A spring with an unstretched length of 20 cm and a force constant of 100 N/m is attached to a 2-kg mass with a charge of 3.0 C. The mass is swung in a circle in a zero gravity environment, so that the spring is perfectly horizontal and is parallel to the radius of the circle, as shown at right. A vertical 1.5-T magnetic field permeates the entire region.


If the mass is moving at 5 m/s, what is the maximum radius of its motion?

Homework Equations

Centripetal Force: $F= \frac{mv^{2}}{r}$
Hooke's Law: $F=kx$ where k is the spring constant and x is elongation (how long the string is stretched)
Magnetic Force: $F = qvBsin \theta$

The Attempt at a Solution

I tried qvBsin(90 degrees) = $qvB =F= \frac{mv^{2}}{r} + kr$
I assumed the force on the spring itself is the tenion (the constant * how long it stretched)

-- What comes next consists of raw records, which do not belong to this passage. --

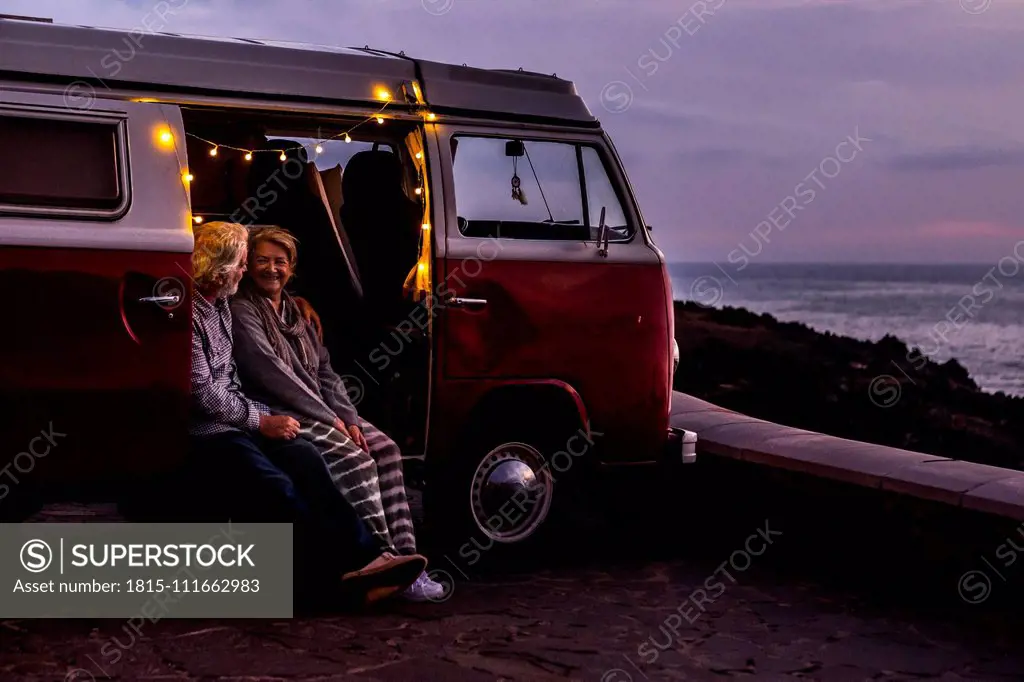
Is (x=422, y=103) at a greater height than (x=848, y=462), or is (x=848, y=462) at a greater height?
(x=422, y=103)

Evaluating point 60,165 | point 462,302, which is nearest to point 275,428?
point 462,302

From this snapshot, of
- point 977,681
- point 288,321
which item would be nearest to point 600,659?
point 977,681

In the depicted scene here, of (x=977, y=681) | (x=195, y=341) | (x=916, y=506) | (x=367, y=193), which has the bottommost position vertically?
(x=977, y=681)

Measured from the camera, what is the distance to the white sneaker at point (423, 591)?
18.6 feet

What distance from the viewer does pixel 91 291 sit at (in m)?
5.33

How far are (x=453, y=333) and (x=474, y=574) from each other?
1.23 m

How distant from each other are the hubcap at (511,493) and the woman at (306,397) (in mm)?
636

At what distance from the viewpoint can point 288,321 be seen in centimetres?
612

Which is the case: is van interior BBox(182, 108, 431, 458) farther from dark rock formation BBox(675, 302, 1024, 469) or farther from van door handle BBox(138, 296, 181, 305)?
dark rock formation BBox(675, 302, 1024, 469)

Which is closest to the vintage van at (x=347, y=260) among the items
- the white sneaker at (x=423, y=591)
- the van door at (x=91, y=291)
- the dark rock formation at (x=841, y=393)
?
the van door at (x=91, y=291)

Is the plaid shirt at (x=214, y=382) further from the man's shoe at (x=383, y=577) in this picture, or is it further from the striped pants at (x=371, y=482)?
the man's shoe at (x=383, y=577)

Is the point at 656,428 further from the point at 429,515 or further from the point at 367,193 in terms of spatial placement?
the point at 367,193

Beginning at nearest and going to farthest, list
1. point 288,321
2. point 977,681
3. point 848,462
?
point 977,681
point 288,321
point 848,462

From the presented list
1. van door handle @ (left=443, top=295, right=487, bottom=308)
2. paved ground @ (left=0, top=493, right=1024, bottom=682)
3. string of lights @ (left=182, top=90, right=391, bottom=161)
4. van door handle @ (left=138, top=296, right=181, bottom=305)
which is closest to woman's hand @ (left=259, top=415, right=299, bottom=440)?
van door handle @ (left=138, top=296, right=181, bottom=305)
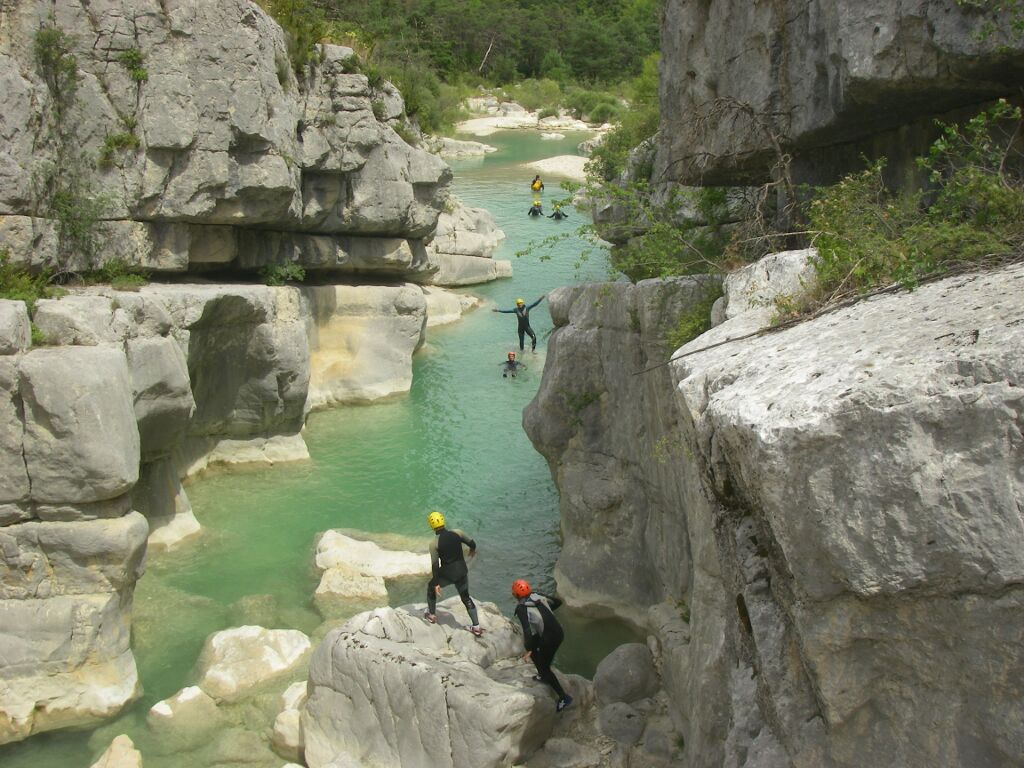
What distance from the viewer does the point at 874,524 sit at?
4.67m

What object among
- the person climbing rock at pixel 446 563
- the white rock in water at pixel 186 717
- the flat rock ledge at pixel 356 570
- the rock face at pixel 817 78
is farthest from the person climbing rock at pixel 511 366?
the white rock in water at pixel 186 717

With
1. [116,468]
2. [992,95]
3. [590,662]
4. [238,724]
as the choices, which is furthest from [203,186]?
[992,95]

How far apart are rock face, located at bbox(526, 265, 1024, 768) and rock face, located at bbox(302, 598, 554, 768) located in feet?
11.1

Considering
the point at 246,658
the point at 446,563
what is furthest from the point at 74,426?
the point at 446,563

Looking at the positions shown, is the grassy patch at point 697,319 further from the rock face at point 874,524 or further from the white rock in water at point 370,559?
the white rock in water at point 370,559

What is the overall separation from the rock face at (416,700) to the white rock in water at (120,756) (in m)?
1.70

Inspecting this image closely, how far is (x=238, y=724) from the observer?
1070 cm

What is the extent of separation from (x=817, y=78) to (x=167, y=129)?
9601 mm

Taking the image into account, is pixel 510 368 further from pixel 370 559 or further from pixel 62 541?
pixel 62 541

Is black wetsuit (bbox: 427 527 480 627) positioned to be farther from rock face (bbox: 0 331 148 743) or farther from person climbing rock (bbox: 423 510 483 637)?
rock face (bbox: 0 331 148 743)

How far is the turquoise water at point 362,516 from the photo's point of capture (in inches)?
471

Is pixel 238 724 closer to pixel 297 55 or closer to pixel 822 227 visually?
pixel 822 227

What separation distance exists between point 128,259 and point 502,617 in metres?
8.25

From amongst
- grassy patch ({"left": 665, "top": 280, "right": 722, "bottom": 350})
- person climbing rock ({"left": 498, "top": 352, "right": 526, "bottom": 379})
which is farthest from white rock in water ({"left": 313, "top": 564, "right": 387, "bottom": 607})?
person climbing rock ({"left": 498, "top": 352, "right": 526, "bottom": 379})
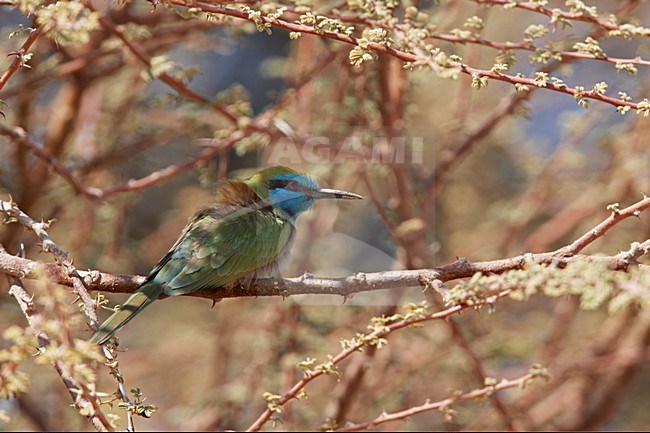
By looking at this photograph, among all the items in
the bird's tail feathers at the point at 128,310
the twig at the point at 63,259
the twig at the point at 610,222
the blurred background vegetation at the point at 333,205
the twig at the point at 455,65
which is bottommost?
the blurred background vegetation at the point at 333,205

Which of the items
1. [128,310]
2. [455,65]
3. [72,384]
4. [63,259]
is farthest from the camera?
[128,310]

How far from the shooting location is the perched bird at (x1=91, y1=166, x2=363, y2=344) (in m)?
2.80

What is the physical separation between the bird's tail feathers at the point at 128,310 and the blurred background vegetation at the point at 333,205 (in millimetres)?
802

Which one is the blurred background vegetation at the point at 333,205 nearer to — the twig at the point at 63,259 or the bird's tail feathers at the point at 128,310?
the bird's tail feathers at the point at 128,310

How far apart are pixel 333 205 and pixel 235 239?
1690 millimetres

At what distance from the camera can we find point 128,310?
253cm

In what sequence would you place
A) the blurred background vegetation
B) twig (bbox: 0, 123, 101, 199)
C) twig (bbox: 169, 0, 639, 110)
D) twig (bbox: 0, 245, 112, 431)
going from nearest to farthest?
twig (bbox: 0, 245, 112, 431) < twig (bbox: 169, 0, 639, 110) < twig (bbox: 0, 123, 101, 199) < the blurred background vegetation

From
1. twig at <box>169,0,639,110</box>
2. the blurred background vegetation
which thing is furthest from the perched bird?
twig at <box>169,0,639,110</box>

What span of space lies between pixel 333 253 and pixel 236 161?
3131 millimetres

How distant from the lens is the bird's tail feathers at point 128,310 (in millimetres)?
2346

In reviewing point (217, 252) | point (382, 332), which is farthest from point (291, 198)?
point (382, 332)
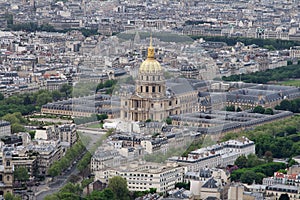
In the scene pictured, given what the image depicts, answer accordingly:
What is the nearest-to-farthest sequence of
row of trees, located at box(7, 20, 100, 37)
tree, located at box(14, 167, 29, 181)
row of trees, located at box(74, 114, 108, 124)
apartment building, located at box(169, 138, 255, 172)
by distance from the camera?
1. tree, located at box(14, 167, 29, 181)
2. apartment building, located at box(169, 138, 255, 172)
3. row of trees, located at box(74, 114, 108, 124)
4. row of trees, located at box(7, 20, 100, 37)

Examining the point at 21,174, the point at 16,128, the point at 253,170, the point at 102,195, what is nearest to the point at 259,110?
the point at 16,128

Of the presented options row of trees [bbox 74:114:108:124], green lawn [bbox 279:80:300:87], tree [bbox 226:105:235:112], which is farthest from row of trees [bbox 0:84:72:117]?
green lawn [bbox 279:80:300:87]

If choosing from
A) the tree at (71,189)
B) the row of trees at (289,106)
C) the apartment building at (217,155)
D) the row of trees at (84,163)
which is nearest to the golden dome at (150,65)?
the row of trees at (289,106)

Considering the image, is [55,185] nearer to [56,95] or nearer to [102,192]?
[102,192]

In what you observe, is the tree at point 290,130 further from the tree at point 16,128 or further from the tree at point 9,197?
the tree at point 9,197

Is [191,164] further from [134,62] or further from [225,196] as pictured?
[134,62]

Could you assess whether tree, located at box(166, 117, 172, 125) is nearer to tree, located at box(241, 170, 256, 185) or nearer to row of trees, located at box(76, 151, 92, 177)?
row of trees, located at box(76, 151, 92, 177)
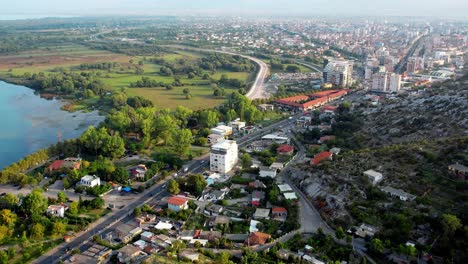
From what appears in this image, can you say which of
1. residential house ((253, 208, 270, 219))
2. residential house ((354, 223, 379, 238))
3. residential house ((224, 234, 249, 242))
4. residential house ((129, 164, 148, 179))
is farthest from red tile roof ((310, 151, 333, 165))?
residential house ((129, 164, 148, 179))

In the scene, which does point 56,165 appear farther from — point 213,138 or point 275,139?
point 275,139

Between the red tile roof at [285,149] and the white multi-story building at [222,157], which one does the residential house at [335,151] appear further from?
the white multi-story building at [222,157]

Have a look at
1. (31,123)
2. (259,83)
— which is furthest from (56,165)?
(259,83)

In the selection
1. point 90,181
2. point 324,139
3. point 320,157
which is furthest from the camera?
point 324,139

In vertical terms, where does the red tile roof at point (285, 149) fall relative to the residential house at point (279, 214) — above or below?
above

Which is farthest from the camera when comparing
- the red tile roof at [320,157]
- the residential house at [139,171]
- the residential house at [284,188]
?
the red tile roof at [320,157]

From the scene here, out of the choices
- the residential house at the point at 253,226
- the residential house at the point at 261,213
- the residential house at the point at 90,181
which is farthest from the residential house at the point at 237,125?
the residential house at the point at 253,226

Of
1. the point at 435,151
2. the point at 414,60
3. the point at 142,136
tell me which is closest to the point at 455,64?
the point at 414,60

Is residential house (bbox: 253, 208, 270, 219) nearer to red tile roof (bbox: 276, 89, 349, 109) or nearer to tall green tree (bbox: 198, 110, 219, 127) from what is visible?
tall green tree (bbox: 198, 110, 219, 127)
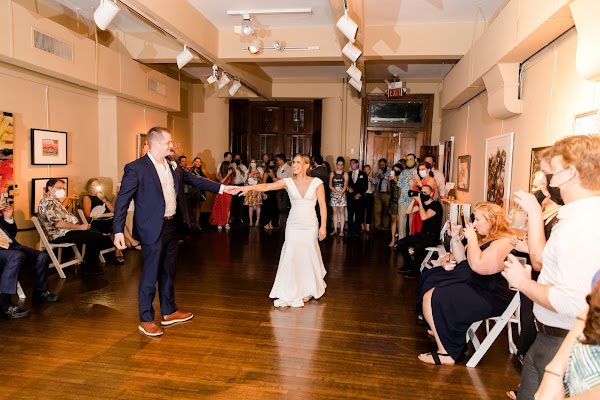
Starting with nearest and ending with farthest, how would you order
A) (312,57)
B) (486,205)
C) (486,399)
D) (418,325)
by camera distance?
(486,399)
(486,205)
(418,325)
(312,57)

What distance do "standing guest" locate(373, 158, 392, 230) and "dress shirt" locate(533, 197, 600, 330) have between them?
781 cm

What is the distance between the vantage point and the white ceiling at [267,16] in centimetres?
539

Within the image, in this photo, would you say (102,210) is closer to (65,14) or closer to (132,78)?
(132,78)

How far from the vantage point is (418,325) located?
12.7 feet

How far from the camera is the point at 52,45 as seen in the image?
530cm

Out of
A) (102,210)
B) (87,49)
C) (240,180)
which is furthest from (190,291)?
(240,180)

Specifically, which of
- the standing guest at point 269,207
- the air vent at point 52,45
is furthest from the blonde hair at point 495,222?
the standing guest at point 269,207

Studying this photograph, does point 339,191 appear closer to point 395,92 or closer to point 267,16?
point 395,92

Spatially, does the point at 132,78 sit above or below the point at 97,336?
above

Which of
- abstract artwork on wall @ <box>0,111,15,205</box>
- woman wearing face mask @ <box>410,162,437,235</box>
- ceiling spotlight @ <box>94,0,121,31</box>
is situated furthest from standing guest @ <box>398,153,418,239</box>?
abstract artwork on wall @ <box>0,111,15,205</box>

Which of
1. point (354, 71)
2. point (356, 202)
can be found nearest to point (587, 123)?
point (354, 71)

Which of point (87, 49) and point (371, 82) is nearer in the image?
point (87, 49)

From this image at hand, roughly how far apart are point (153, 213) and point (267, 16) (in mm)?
3727

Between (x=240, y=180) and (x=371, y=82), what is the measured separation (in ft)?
13.8
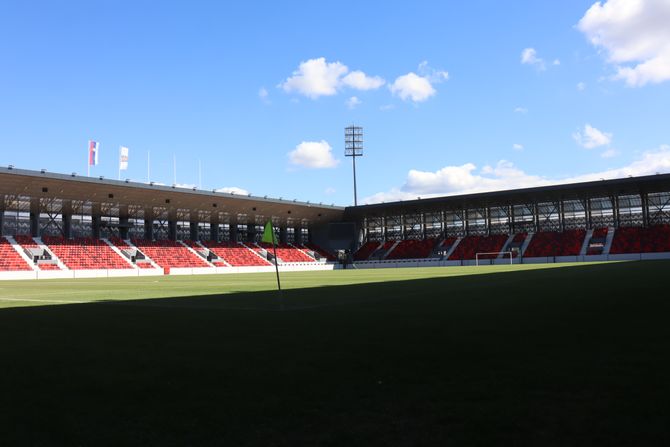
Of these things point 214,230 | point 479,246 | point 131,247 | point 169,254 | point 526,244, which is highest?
point 214,230

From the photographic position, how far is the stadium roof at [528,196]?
68.0 metres

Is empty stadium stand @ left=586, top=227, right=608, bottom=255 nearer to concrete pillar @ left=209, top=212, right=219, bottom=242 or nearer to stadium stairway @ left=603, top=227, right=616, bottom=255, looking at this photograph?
stadium stairway @ left=603, top=227, right=616, bottom=255

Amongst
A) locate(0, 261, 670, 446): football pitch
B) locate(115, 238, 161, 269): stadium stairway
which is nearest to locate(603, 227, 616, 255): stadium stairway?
locate(115, 238, 161, 269): stadium stairway

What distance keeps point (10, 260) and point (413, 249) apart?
59625 mm

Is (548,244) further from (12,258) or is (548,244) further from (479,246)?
(12,258)

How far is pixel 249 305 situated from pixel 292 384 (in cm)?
1079

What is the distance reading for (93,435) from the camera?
4.43m

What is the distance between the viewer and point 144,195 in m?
65.6

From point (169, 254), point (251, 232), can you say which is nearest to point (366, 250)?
point (251, 232)

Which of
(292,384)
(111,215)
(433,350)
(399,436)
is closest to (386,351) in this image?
(433,350)

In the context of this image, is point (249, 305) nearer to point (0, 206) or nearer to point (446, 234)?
point (0, 206)

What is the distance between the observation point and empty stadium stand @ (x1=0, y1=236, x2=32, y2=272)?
53.5m

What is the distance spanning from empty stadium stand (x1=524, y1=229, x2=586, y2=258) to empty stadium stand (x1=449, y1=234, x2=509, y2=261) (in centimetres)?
488

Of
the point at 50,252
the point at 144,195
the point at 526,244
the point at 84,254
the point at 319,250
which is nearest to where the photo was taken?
the point at 50,252
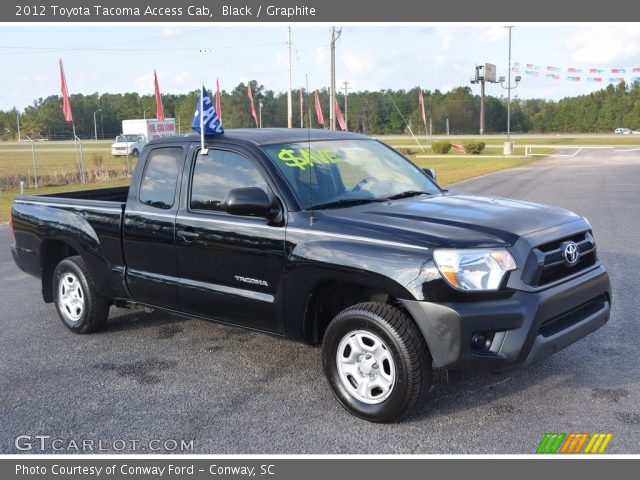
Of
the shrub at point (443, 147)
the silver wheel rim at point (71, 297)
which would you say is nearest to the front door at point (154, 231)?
the silver wheel rim at point (71, 297)

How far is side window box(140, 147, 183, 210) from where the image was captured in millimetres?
5414

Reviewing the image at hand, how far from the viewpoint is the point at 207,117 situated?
205 inches

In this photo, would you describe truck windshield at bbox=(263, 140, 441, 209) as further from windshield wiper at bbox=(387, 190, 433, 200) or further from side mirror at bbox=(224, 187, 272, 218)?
side mirror at bbox=(224, 187, 272, 218)

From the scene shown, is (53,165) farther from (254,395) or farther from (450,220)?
(450,220)

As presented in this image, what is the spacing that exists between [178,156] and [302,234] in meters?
1.52

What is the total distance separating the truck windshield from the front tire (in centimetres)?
93

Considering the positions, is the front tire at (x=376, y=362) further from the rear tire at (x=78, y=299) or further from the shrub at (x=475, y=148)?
the shrub at (x=475, y=148)

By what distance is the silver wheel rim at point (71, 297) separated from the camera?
6.26 meters

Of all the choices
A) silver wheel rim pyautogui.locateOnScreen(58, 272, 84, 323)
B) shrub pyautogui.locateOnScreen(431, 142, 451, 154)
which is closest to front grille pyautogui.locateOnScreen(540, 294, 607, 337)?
silver wheel rim pyautogui.locateOnScreen(58, 272, 84, 323)

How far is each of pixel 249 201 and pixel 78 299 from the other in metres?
2.64

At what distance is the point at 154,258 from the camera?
5.46 meters

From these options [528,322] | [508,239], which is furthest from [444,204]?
[528,322]

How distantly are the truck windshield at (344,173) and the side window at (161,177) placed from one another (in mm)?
903
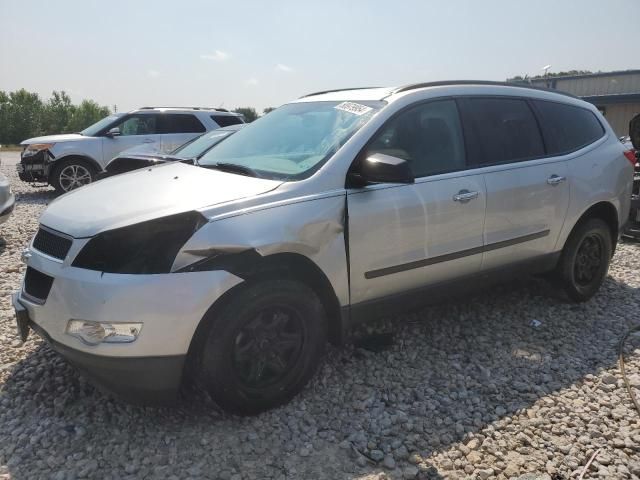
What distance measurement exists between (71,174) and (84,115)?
30.2 metres

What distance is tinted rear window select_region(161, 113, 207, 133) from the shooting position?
11016mm

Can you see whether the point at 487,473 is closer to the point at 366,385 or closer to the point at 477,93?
the point at 366,385

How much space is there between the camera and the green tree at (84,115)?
3628 centimetres

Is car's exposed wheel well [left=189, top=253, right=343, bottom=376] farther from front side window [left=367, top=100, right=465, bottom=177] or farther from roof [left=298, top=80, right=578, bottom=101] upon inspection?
roof [left=298, top=80, right=578, bottom=101]

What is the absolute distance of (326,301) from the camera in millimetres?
3053

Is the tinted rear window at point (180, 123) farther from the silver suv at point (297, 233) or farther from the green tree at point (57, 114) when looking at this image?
the green tree at point (57, 114)

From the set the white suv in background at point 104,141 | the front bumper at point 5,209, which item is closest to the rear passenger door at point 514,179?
the front bumper at point 5,209

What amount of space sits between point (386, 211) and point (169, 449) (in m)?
1.75

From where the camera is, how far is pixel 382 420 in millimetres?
2859

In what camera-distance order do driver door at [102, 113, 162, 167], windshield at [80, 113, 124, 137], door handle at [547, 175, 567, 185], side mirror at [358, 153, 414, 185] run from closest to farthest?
1. side mirror at [358, 153, 414, 185]
2. door handle at [547, 175, 567, 185]
3. driver door at [102, 113, 162, 167]
4. windshield at [80, 113, 124, 137]

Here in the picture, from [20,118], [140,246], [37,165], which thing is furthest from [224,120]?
[20,118]

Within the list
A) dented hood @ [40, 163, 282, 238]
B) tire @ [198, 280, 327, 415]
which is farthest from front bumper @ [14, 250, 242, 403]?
dented hood @ [40, 163, 282, 238]

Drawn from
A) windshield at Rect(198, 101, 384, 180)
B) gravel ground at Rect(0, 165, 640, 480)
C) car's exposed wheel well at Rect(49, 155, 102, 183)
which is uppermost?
windshield at Rect(198, 101, 384, 180)

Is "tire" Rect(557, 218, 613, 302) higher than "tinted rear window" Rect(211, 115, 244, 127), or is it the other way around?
"tinted rear window" Rect(211, 115, 244, 127)
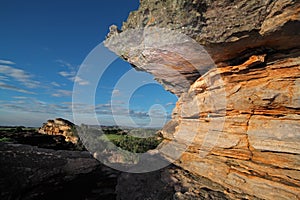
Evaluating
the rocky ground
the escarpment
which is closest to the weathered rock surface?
the rocky ground

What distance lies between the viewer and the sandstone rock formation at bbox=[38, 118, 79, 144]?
44.2 m

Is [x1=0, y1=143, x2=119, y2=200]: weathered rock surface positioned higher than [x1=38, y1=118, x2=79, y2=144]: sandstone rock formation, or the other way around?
[x1=38, y1=118, x2=79, y2=144]: sandstone rock formation

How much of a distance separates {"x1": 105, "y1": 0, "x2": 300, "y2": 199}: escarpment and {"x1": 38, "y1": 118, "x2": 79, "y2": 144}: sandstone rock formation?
35.7 metres

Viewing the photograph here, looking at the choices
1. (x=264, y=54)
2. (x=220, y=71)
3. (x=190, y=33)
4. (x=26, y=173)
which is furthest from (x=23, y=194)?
(x=264, y=54)

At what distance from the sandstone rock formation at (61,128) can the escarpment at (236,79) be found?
117 ft

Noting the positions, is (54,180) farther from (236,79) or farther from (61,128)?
(61,128)

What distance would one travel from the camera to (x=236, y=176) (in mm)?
11680

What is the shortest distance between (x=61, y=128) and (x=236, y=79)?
1923 inches

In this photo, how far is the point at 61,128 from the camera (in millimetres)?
49375

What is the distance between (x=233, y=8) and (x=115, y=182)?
1535 centimetres

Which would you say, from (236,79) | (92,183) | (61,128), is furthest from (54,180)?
(61,128)

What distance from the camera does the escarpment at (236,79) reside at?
9570 millimetres

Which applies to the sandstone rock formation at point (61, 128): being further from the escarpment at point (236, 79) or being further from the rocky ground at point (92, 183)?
the escarpment at point (236, 79)

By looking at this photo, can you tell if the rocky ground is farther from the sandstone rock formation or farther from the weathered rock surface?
A: the sandstone rock formation
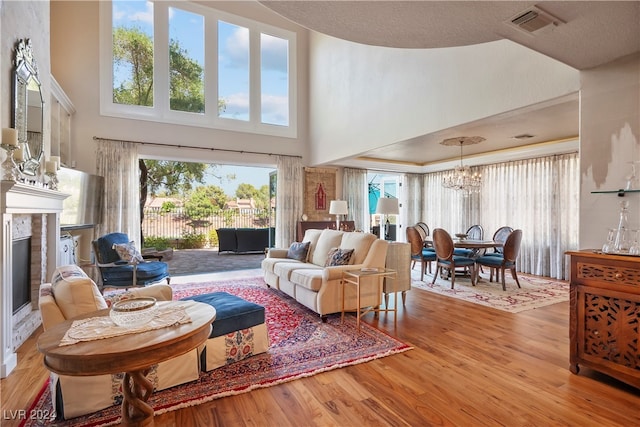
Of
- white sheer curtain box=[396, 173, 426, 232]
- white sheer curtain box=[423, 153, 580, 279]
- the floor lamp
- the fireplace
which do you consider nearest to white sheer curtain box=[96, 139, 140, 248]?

I'm not sure if I did it correctly...please help.

I have updated the information in the question.

 

[mukundpa]

is the elongation is equal to radius of the circular path?

 

[clubguppy]

response

is the elongation is equal to radius of the circular path?

Yes, that is what I assumed. But, I can't get the radius in real number. What did I do wrong? Do you have suggestions for what I should do?

Should I change something about $qvB =F= \frac{mv^{2}}{r} + kr$ or do something different?